In this series, Lagniappe presents a different work each week from the collection of the New Orleans Museum of Art, with commentary from a curator.

Many of us can name a work of art, music or literature that provokes an emotional or even a physical reaction. This photograph by Guy Mendes has that quality and can inspire an incredible sense of lightness and peace.

The soft bend in the wrinkled sail allows us to see an otherwise invisible breeze that was too soft to raise whitecaps on the lake’s surface, but might have blown strong enough to cool one’s face on a warm afternoon at the Lakefront.
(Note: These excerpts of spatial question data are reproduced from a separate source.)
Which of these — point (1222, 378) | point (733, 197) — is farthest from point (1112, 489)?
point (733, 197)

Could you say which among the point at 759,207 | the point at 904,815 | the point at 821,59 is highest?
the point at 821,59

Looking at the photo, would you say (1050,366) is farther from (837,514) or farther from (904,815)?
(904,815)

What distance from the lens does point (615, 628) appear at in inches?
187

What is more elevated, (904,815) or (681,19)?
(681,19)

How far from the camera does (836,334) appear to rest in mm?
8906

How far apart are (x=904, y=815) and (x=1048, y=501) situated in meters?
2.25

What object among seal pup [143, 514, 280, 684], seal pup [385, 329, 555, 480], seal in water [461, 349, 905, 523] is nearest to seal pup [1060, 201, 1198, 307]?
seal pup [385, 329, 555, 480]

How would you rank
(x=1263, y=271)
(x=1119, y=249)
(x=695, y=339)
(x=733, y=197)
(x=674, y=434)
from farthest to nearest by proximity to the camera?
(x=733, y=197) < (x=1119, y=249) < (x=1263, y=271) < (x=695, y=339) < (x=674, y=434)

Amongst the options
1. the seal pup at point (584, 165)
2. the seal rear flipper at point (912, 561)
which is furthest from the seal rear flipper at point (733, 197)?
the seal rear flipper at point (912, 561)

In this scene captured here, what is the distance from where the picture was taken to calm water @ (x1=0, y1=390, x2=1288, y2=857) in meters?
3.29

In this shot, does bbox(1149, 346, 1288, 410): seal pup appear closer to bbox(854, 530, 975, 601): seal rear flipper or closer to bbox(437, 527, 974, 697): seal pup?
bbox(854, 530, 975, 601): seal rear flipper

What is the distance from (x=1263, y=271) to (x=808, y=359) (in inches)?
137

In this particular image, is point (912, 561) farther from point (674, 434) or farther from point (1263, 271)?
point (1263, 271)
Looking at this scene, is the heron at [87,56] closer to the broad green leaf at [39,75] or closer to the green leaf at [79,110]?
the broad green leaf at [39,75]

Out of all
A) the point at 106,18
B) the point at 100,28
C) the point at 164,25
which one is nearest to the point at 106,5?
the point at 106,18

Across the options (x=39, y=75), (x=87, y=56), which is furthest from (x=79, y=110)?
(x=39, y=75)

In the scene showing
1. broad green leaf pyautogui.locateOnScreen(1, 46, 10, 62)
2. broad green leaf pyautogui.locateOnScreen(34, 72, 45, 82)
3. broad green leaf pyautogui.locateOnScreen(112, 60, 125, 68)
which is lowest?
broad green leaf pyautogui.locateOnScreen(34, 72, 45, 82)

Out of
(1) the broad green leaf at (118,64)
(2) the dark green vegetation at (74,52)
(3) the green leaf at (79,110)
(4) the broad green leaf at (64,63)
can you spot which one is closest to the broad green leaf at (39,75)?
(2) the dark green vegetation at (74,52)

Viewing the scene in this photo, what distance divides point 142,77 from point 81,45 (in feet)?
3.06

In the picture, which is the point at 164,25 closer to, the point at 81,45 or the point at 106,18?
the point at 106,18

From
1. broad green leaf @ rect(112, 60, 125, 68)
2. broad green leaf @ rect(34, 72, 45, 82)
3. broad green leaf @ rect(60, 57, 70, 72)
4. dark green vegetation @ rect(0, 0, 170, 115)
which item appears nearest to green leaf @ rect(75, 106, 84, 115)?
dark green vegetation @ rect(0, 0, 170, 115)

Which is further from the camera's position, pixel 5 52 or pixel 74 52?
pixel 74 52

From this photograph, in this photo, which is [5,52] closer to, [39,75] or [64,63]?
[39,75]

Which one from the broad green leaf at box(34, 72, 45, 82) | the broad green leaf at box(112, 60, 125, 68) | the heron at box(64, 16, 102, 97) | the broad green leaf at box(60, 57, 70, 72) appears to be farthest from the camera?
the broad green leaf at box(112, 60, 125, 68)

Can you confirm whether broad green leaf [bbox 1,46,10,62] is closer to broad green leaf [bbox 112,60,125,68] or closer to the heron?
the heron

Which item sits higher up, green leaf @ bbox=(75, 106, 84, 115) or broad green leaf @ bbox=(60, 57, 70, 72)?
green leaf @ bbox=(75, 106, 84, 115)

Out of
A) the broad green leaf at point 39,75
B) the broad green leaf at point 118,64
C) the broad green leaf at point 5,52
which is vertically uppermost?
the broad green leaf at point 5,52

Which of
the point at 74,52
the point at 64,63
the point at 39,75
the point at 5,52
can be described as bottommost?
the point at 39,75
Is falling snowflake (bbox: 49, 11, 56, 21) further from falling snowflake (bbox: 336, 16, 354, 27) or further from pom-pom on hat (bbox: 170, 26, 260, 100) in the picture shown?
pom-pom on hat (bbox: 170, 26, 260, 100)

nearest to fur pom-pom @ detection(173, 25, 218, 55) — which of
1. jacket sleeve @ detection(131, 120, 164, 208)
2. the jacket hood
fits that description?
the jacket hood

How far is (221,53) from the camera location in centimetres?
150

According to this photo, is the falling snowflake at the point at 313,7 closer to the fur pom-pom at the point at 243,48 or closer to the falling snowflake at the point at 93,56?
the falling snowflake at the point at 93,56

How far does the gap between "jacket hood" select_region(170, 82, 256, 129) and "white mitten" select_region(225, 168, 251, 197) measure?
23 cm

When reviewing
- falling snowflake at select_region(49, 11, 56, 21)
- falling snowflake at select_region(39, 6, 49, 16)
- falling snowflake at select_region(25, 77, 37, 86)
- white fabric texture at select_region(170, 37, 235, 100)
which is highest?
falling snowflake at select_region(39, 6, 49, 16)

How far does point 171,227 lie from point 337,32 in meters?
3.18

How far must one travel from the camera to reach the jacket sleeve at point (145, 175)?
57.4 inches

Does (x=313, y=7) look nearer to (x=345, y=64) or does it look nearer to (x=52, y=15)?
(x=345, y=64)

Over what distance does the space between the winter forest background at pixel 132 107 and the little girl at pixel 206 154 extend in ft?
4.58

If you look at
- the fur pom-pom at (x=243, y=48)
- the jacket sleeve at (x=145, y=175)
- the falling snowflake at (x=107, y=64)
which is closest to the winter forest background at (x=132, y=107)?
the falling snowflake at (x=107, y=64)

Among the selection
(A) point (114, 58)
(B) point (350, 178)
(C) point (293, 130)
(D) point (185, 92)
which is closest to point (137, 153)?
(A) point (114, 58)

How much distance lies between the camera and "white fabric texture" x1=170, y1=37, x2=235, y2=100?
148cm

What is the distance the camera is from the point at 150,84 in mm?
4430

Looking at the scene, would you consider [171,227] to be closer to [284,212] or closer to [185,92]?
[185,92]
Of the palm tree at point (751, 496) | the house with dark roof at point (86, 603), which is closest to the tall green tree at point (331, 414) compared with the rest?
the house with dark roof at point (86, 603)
Photography has often been described as freezing discrete moments of time, slicing the present away from the past and the future and fixing it onto a surface so that we can look at it with new attention. Considered that way, a photograph makes a good metaphor for the practice of mindfulness, or deliberately focusing one’s awareness on the current moment; checking in with physical sensations and emotional feelings with the goal of slowing down and being mentally present in that moment.
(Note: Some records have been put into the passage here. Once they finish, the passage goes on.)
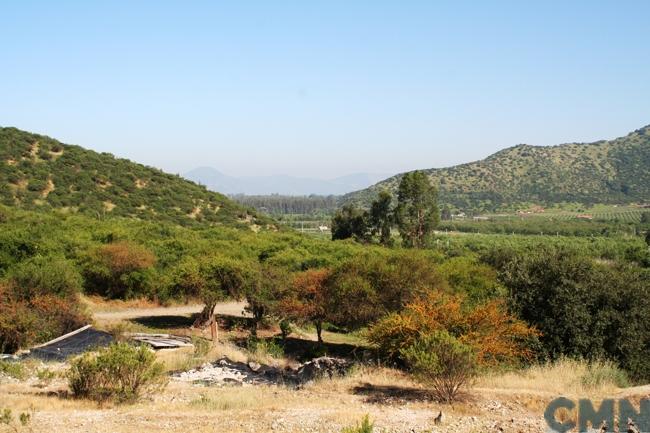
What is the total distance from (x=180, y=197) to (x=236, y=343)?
42.3m

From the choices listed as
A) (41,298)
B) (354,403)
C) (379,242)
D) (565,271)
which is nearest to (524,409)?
(354,403)

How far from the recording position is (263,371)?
19.6 m

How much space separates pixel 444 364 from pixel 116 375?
290 inches

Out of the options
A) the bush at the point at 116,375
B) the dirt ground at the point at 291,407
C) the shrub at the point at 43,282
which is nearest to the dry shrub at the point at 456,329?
the dirt ground at the point at 291,407

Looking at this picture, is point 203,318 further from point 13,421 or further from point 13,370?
point 13,421

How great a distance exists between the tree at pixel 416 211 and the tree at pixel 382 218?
10.2ft

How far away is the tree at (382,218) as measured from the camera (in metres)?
53.5

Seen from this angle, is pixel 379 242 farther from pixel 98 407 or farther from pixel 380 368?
pixel 98 407

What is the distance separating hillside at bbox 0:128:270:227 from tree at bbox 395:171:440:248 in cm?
2061

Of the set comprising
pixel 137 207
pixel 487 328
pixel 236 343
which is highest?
pixel 137 207

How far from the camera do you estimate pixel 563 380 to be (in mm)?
15031

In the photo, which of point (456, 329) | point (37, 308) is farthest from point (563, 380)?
point (37, 308)

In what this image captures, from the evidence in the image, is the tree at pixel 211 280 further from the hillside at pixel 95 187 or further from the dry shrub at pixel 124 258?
the hillside at pixel 95 187

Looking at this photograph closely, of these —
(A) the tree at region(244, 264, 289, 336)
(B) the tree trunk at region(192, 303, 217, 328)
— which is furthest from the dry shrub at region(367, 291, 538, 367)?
(B) the tree trunk at region(192, 303, 217, 328)
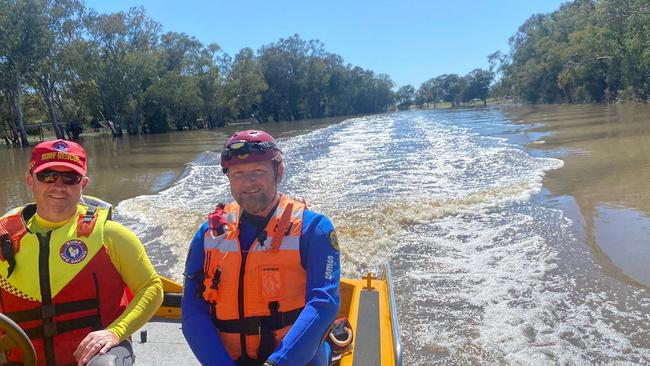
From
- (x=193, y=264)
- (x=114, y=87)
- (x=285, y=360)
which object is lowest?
(x=285, y=360)

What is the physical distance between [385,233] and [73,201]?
6.46 meters

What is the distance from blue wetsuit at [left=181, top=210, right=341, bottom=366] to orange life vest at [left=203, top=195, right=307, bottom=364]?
0.05 meters

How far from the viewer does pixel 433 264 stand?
6.87 m

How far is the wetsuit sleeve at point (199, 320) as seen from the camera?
226 centimetres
While it is also true that the second a photograph is made, the slice of the present it captures has already passed, we also speak of a photography’s propensity to transport our imagination to a singular beat in time. To the extent that we can hold a photograph like this one in our mind, then that gentle breeze blows all the way from 1975 to our present.

Born and raised in New Orleans, Mendes attended the University of Kentucky, where he studied writing with Wendell Berry and began making photographs with friend Ralph Eugene Meatyard. Mendes’ photography has ranged from commercial work to penetrating portraits, to poetic landscapes focused on the environment and preservation.

Brian Piper is Freeman Family Curator of Photographs, Prints, and Drawings at NOMA.